+++ Extract to read

The new top-level csd attest command is the main user-facing path for attestations.
Like csd propose, it can auto-pick an available RPC-visible input when one is not provided manually.
csd attest \
--fee 25000000 \
--proposal-id 0x<proposal-id> \
--score 100 \
--confidence 90
Parameters:
--privkey — optional; uses saved wallet key if omitted--input — optional manual input triple; can be repeated--auto-input — force auto-pick mode explicitly--min-input — minimum value required for auto input selection; defaults to fee--datadir — optional local datadir override--fee — fee in native units--change — optional change address--proposal-id — proposal txid being attested to--score — structured score field stored in the attestation--confidence — structured confidence field stored in the attestation--rpc-url — optional; uses saved wallet RPC if omitted
The attestation object contains score and confidence as explicit fields, while canonical ranking currently grows by attestation fee.
The original low-level commands remain available under csd wallet. These are useful for debugging, reproducible test flows, scripts, and situations where you want explicit local control over every field.
Build but do not submit a proposal:
csd wallet propose-build \
--privkey 0x<privkey> \
--auto-input \
--datadir /var/lib/csd/node \
--min-input 25000000 \
--fee 25000000 \
--domain eth_price_weekly \
--payload-hash 0x<32-byte-hash> \
--uri "ETH > 4000 by Friday" \
--expires-epoch 100
Build but do not submit an attestation:
csd wallet attest-build \
--privkey 0x<privkey> \
--auto-input \
--datadir /var/lib/csd/node \
--min-input 25000000 \
--fee 25000000 \
--proposal-id 0x<proposal-id> \
--score 100 \
--confidence 90
Build and submit via the original wallet path:
csd wallet propose ...
csd wallet attest ...
csd wallet spend ...
The top-level easy commands are the recommended user path. The csd wallet ... commands remain the explicit low-level path.
Expected minted supply through a given height:
csd chain expected-supply --height 1000
This sums block rewards from genesis through the given height inclusively.
Sum all current UTXO values in a datadir:
csd db sum-utxos --datadir /var/lib/csd/node
This is a local inspection command and is useful for invariant testing, debugging, and supply checks.
Examples:
curl http://127.0.0.1:8789/tip
curl http://127.0.0.1:8789/health
curl http://127.0.0.1:8789/mempool
curl http://127.0.0.1:8789/block/0x<block-hash>
curl http://127.0.0.1:8789/utxos/0x<addr20>
curl "http://127.0.0.1:8789/utxos/0x<addr20>?available=true&min_value=25000000&limit=1"

++++++

== Task instructions ==
• a. Using the csd command notes, answer:
(i) What does the --min-input parameter default to?
(ii) Under which command do the original low-level commands remain available?
(iii) What does csd chain expected-supply sum?
• b. Rewrite the csd command notes from "csd wallet spend" to "and supply checks.", putting "diagnostic" in place of "inspection".
Rely only on the csd command notes for what follows.

+++ Data records

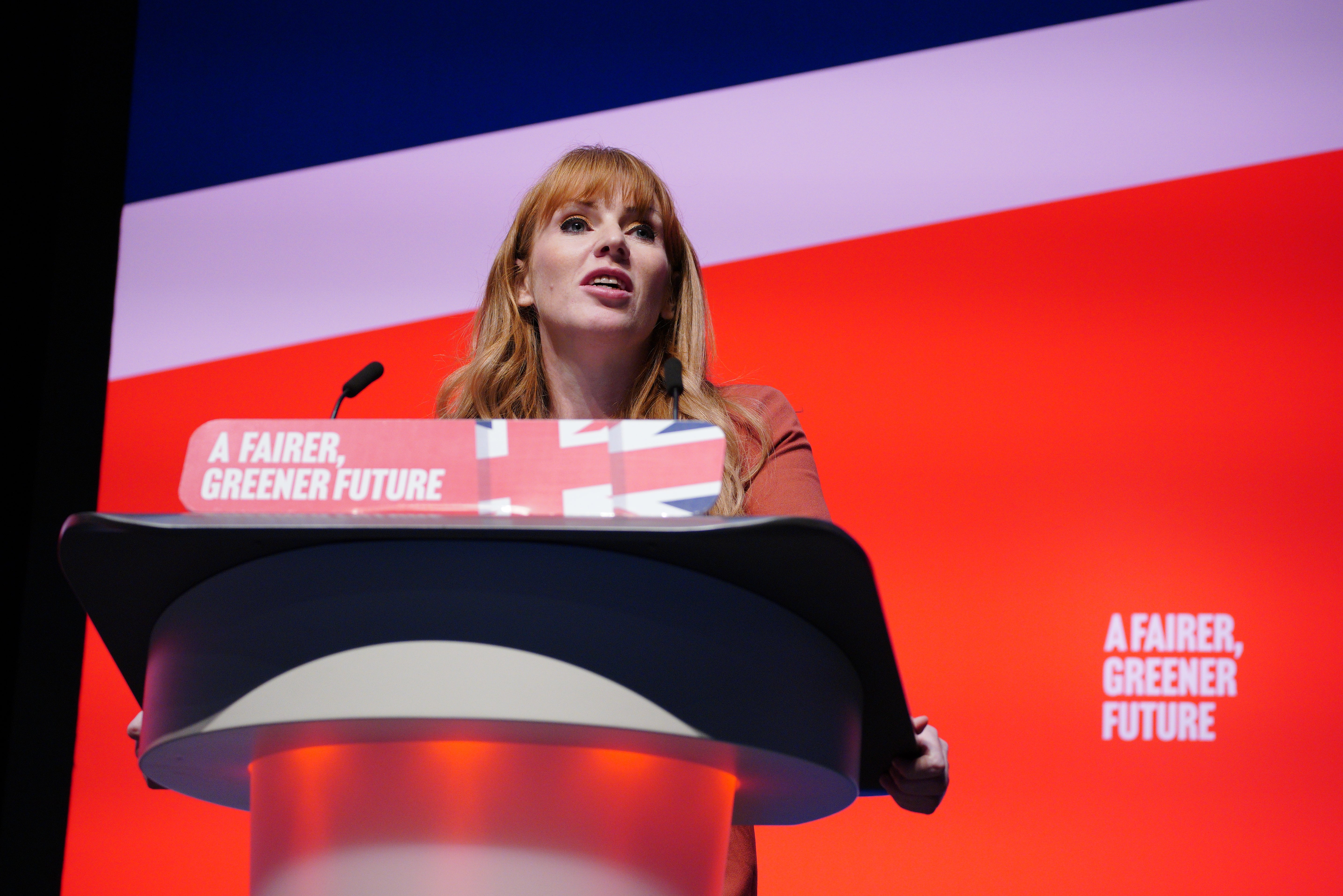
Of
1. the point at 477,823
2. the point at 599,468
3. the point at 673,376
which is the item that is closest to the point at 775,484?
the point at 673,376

++++++
+++ Data records

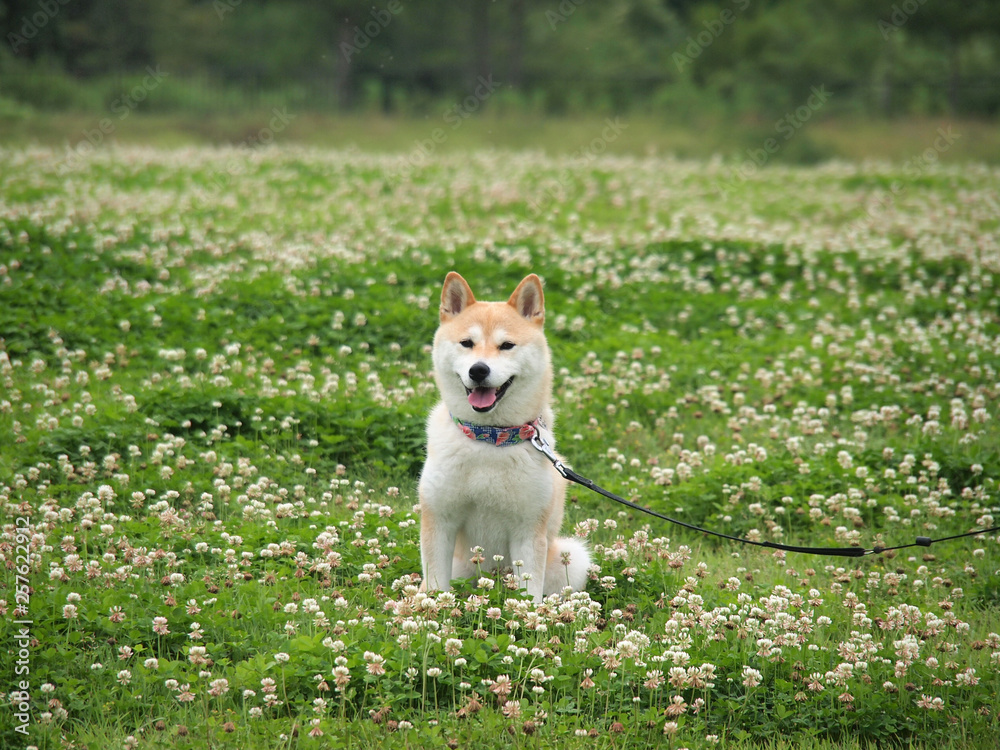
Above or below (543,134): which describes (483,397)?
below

++++++
+++ Data records

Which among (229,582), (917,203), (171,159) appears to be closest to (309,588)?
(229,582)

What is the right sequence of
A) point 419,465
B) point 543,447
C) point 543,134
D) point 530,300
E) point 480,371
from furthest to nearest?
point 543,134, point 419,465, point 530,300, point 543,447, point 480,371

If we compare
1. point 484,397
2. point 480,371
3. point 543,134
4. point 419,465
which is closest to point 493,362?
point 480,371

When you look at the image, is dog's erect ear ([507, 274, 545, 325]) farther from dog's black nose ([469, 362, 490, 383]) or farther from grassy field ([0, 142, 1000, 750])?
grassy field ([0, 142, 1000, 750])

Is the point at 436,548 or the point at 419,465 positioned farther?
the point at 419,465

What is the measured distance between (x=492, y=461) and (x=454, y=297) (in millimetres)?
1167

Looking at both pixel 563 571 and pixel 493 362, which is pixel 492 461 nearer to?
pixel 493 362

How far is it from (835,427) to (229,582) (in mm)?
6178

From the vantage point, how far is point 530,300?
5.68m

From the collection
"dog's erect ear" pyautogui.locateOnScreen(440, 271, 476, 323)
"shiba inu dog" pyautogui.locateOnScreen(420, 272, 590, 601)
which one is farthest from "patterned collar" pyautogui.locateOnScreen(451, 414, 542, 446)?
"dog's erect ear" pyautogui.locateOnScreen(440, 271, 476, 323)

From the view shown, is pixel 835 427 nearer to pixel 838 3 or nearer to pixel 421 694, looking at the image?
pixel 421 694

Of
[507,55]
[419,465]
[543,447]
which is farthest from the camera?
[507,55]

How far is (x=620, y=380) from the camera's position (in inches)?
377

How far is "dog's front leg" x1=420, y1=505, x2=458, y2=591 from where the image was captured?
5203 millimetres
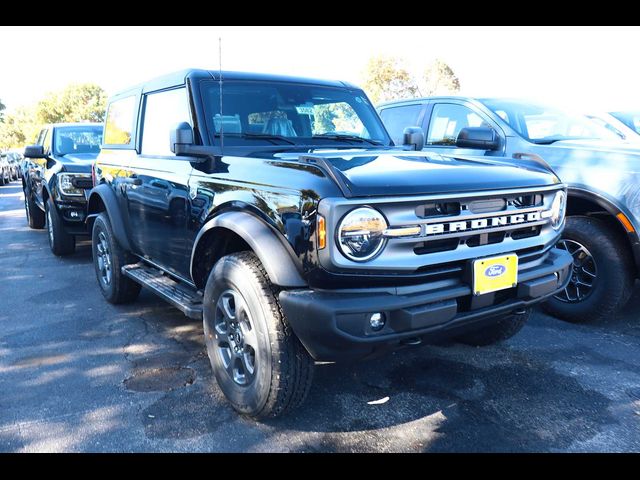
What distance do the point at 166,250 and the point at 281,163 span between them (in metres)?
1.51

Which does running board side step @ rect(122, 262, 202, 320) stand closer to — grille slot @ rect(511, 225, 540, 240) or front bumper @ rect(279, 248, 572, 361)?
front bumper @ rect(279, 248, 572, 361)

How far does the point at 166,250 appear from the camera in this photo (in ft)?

++++++

== Answers to the exercise ==
• a.
(i) The fee.
(ii) csd wallet.
(iii) Block rewards from genesis through the given height, inclusively.

• b.
csd wallet spend ...
The top-level easy commands are the recommended user path. The csd wallet ... commands remain the explicit low-level path.
Expected minted supply through a given height:
csd chain expected-supply --height 1000
This sums block rewards from genesis through the given height inclusively.
Sum all current UTXO values in a datadir:
csd db sum-utxos --datadir /var/lib/csd/node
This is a local diagnostic command and is useful for invariant testing, debugging, and supply checks.